_TASK OBJECTIVE_:
Below are records to write out again, exactly as they read.

_INFORMATION PROVIDED_:
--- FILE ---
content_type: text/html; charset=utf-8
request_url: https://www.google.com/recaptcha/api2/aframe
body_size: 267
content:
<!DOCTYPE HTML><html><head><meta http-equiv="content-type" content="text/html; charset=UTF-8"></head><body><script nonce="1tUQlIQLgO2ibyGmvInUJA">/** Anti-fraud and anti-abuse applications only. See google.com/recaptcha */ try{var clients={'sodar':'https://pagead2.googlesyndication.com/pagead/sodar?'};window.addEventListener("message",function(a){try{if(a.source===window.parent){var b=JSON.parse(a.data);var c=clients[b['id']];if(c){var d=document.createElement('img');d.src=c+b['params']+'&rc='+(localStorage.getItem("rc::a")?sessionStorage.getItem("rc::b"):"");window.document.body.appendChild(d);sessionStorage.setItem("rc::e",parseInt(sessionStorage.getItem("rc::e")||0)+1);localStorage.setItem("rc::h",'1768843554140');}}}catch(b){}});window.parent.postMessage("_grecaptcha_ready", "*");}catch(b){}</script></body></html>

_ANSWER BOX_:
--- FILE ---
content_type: text/html; charset=utf-8
request_url: https://www.google.com/recaptcha/api2/aframe
body_size: 267
content:
<!DOCTYPE HTML><html><head><meta http-equiv="content-type" content="text/html; charset=UTF-8"></head><body><script nonce="1tUQlIQLgO2ibyGmvInUJA">/** Anti-fraud and anti-abuse applications only. See google.com/recaptcha */ try{var clients={'sodar':'https://pagead2.googlesyndication.com/pagead/sodar?'};window.addEventListener("message",function(a){try{if(a.source===window.parent){var b=JSON.parse(a.data);var c=clients[b['id']];if(c){var d=document.createElement('img');d.src=c+b['params']+'&rc='+(localStorage.getItem("rc::a")?sessionStorage.getItem("rc::b"):"");window.document.body.appendChild(d);sessionStorage.setItem("rc::e",parseInt(sessionStorage.getItem("rc::e")||0)+1);localStorage.setItem("rc::h",'1768843554140');}}}catch(b){}});window.parent.postMessage("_grecaptcha_ready", "*");}catch(b){}</script></body></html>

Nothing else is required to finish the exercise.